# WHAT THE TASK REQUIRES
An exact copy of the lines from the one containing "phylum: Chordata" to the end of the records below is required, and nothing else.

# SOURCE DATA
☆ ☆ ☆ ☆

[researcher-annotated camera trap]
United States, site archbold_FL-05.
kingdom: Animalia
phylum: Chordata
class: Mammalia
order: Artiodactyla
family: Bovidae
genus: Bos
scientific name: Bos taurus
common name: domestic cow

☆ ☆ ☆ ☆

# RESULT OF THE EXERCISE
phylum: Chordata
class: Mammalia
order: Artiodactyla
family: Bovidae
genus: Bos
scientific name: Bos taurus
common name: domestic cow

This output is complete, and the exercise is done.